### Texte proposé
********************

De quand date la première méthode de la mémoire
La première méthode a été inventée par un poète grec du nom de Simonide de Céos, à qui il est arrivé un film-catastrophe, bref, une dramatique aventure. Le récit nous est conté de façon quelque peu légendaire par des avocats romains, Cicéron, qui vivait à l’époque de Jules César et Quintilien (ier siècle). Ceux-ci appuient leur histoire sur des livres grecs, perdus de nos jours, notamment brûlés lors des invasions barbares. Cette année-là, il y a cinq siècles avant notre ère, un athlète remportant le prix de pugilat peut-être Scopas de Thessalie, demande à Simonide de vanter sa force en écrivant un poème. Celui-ci s’exécute mais se perd en digressions sur les demi-dieux Castor et Pollux, si bien que le pugiliste ne lui paie que la moitié du prix convenu. Selon la légende, les demi-dieux lui auraient payé leur dette car, le soir, tout le monde se retrouve autour d’un grand festin dans une villa, que certains situent à Pharsale, comme Simonide le laisse entendre. Au cours du banquet, un serviteur s’approche de Simonide et lui apprend que deux cavaliers montés sur deux beaux chevaux blancs le demandent (tout le monde aura reconnu Castor et Pollux). Mais à peine Simonide sorti, le toit de la villa s’écroule écrasant les convives si bien que ceux-ci restent méconnaissables et impossibles à identifier. Les familles se tournent alors vers le seul rescapé, qui retrouve de mémoire l’emplacement des convives. Cette observation le conduisit à imaginer une méthode de mémoire qui consistait à mémoriser une liste d’objets (ou de personnages) sous forme d’images mentales et à placer chaque image selon les emplacements d’un itinéraire bien connu, par exemple les places d’une villa, les échoppes d’une rue, etc.

********************

### Informations fournies
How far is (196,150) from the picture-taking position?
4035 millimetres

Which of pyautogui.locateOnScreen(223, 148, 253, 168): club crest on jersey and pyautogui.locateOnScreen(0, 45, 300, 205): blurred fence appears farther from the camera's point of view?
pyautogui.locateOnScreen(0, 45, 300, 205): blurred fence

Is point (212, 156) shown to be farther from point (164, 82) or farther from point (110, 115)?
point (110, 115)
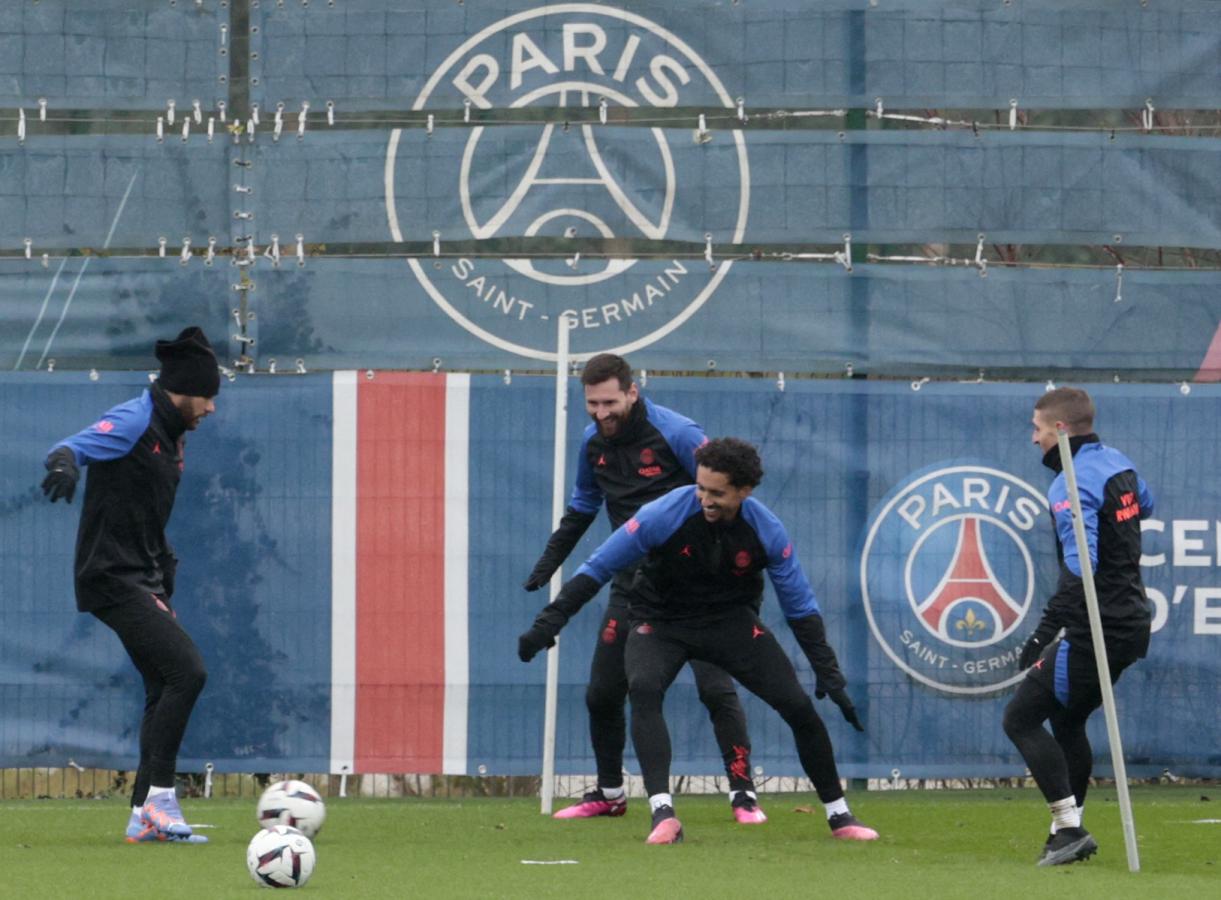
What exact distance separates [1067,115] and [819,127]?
1.32 metres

********************

### Votre consigne
Prolongez, s'il vous plaît, le texte sur la première méthode de mémoire en partant de sa dernière phrase. Les enregistrements forment un matériau distinct du texte sur la première méthode de mémoire.

### Résultat obtenu
La légende a-t-elle un fondement historique ? Nul ne le sait et Quintilien croit plutôt à un conte mais il tient cette histoire de plusieurs auteurs grecs dont le célèbre savant Eratosthène qui déjà avait découvert que la terre était ronde et avait calculé sa circonférence. Une tablette de marbre a même été retrouvée dans l’île de Paros, citant des dates de découvertes, dont celle de la méthode de mémoire de Simonide. Conte ou histoire déformée par les siècles, la méthode des lieux connut un réel succès puisque des avocats romains la citent dans le chapitre sur la mémoire de leur livre. La méthode, sous différentes transformations, traversera d’ailleurs les siècles et on la retrouve encore dans des ouvrages de mnémotechnie du XVIIIe siècle. En revanche, le décor change et, au fil des époques, les lieux deviennent des parties d’une abbaye, d’une tour féodale, d’emplacements du paradis, les ailes d’un ange ou des gargouilles.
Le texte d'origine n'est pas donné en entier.